Copy out every one of the lines below verbatim, leaving nothing out and changing nothing.

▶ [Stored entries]

....

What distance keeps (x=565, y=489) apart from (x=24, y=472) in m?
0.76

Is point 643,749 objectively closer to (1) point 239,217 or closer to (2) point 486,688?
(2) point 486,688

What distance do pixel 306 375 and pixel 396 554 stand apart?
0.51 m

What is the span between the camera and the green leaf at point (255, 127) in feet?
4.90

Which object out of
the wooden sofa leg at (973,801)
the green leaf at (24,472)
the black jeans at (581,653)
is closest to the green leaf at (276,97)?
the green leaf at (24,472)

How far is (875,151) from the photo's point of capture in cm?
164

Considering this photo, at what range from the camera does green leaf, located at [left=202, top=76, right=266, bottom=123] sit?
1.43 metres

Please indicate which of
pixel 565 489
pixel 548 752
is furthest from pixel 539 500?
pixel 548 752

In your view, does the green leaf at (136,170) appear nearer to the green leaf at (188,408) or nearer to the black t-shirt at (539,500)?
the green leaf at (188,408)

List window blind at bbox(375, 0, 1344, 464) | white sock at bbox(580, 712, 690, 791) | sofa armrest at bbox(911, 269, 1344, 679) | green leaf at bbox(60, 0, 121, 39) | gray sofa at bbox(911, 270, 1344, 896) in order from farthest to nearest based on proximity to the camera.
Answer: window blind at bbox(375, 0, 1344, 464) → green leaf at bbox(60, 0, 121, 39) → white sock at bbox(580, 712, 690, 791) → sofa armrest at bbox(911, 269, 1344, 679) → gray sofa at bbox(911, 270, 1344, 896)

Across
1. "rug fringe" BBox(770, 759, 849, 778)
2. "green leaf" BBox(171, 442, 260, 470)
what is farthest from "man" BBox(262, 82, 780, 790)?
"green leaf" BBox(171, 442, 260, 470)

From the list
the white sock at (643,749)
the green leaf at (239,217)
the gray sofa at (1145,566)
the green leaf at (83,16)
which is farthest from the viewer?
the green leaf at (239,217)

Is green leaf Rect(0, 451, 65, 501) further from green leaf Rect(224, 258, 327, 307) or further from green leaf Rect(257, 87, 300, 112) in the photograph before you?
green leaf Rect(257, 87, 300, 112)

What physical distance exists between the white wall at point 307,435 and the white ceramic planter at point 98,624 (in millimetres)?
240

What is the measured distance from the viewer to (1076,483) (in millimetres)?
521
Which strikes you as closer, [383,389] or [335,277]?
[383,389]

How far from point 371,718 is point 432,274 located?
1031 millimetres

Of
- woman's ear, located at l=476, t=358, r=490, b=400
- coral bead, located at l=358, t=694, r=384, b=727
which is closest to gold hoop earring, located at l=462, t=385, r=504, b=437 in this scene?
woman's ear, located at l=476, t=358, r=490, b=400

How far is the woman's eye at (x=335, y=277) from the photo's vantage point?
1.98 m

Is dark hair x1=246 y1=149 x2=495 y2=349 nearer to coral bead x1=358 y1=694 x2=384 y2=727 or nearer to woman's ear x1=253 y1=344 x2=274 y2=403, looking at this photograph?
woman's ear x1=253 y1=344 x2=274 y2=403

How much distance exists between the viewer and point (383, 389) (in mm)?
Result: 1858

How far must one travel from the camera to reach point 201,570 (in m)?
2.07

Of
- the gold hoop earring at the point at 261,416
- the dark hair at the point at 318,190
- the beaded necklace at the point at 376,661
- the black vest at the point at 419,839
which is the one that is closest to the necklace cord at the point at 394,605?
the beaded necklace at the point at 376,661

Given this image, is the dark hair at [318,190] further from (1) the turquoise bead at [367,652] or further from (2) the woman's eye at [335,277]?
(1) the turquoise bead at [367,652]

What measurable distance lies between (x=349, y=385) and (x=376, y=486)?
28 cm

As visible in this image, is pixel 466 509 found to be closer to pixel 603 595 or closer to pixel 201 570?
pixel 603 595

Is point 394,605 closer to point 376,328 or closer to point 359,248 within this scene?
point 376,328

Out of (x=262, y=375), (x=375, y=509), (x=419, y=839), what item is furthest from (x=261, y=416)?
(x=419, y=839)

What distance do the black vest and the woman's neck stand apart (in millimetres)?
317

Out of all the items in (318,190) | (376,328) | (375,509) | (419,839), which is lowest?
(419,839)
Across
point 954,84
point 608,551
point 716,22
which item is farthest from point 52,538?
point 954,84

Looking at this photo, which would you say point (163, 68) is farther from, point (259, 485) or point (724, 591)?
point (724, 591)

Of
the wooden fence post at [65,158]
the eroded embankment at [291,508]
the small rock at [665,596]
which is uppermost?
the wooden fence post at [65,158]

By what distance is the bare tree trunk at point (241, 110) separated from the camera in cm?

....

▶ [In response]
What distance keeps (x=565, y=489) apart from (x=24, y=472) in m?
0.76

Is point 643,749 objectively closer to (1) point 239,217 or closer to (2) point 486,688?
(2) point 486,688

What distance do pixel 306 375 and pixel 396 554 stand apart?
0.51 m

What is the span between the camera and the green leaf at point (255, 127) in feet?
4.90

Which object out of
the wooden sofa leg at (973,801)
the green leaf at (24,472)
the black jeans at (581,653)
is closest to the green leaf at (276,97)?
the green leaf at (24,472)

How far is (875,151) from the photo's point of capture in cm?
164

Considering this photo, at what range from the camera does green leaf, located at [left=202, top=76, right=266, bottom=123] sit?
1.43 metres

Please indicate which of
pixel 565 489
pixel 548 752
is furthest from pixel 539 500?
pixel 548 752

In your view, does the green leaf at (136,170) appear nearer to the green leaf at (188,408) or nearer to the black t-shirt at (539,500)?
the green leaf at (188,408)

List window blind at bbox(375, 0, 1344, 464) | white sock at bbox(580, 712, 690, 791) | sofa armrest at bbox(911, 269, 1344, 679) | green leaf at bbox(60, 0, 121, 39) | gray sofa at bbox(911, 270, 1344, 896) in order from farthest to nearest based on proximity to the camera.
Answer: window blind at bbox(375, 0, 1344, 464) → green leaf at bbox(60, 0, 121, 39) → white sock at bbox(580, 712, 690, 791) → sofa armrest at bbox(911, 269, 1344, 679) → gray sofa at bbox(911, 270, 1344, 896)

Across
1. "rug fringe" BBox(770, 759, 849, 778)
2. "green leaf" BBox(171, 442, 260, 470)
what is farthest from "man" BBox(262, 82, 780, 790)?
"green leaf" BBox(171, 442, 260, 470)

From the list
the white sock at (643,749)
the green leaf at (239,217)
the gray sofa at (1145,566)
the green leaf at (83,16)
which is farthest from the viewer?
the green leaf at (239,217)

Is green leaf Rect(0, 451, 65, 501) further from green leaf Rect(224, 258, 327, 307) or further from green leaf Rect(257, 87, 300, 112) in the photograph before you?
green leaf Rect(257, 87, 300, 112)

What physical distance exists between the white wall at point 307,435 and the white ceramic planter at point 98,624 (in millimetres)?
240

What is the measured distance from the viewer to (1076,483) (in millimetres)?
521
Which strikes you as closer, [383,389] or [335,277]?
[383,389]

How far from point 371,718 is point 432,274 located?
1031 millimetres

Of
- woman's ear, located at l=476, t=358, r=490, b=400
- coral bead, located at l=358, t=694, r=384, b=727
which is closest to gold hoop earring, located at l=462, t=385, r=504, b=437 in this scene?
woman's ear, located at l=476, t=358, r=490, b=400

How far is the woman's eye at (x=335, y=277) from the photo's vantage point?
1.98 m

Is dark hair x1=246 y1=149 x2=495 y2=349 nearer to coral bead x1=358 y1=694 x2=384 y2=727 or nearer to woman's ear x1=253 y1=344 x2=274 y2=403, looking at this photograph?
woman's ear x1=253 y1=344 x2=274 y2=403

How much distance exists between the viewer and point (383, 389) (in mm)?
Result: 1858

How far must one travel from the camera to reach point 201,570 (in m)?
2.07

Of
- the gold hoop earring at the point at 261,416
- the dark hair at the point at 318,190
- the beaded necklace at the point at 376,661
- the black vest at the point at 419,839
which is the one that is closest to the necklace cord at the point at 394,605?
the beaded necklace at the point at 376,661

Given this image, is the dark hair at [318,190] further from (1) the turquoise bead at [367,652] or further from (2) the woman's eye at [335,277]?
(1) the turquoise bead at [367,652]

What measurable distance lies between (x=349, y=385) and (x=376, y=486)?
28 cm

As visible in this image, is pixel 466 509 found to be closer to pixel 603 595 or closer to pixel 201 570?
pixel 603 595

Is point 394,605 closer to point 376,328 or closer to point 359,248 within this scene?
point 376,328

Out of (x=262, y=375), (x=375, y=509), (x=419, y=839), what item is furthest from (x=261, y=416)?
(x=419, y=839)

What distance do the black vest and the woman's neck stand apart (in millimetres)?
317

Out of all the items in (318,190) | (376,328) | (375,509) | (419,839), which is lowest?
(419,839)
Across
point 954,84
point 608,551
point 716,22
which item is farthest from point 52,538?
point 954,84

Looking at this photo, which would you say point (163, 68) is farther from, point (259, 485) or point (724, 591)?
point (724, 591)

Of
the wooden fence post at [65,158]
the eroded embankment at [291,508]
the small rock at [665,596]
which is uppermost?
the wooden fence post at [65,158]

By what distance is the bare tree trunk at point (241, 110) separated from the camera in cm?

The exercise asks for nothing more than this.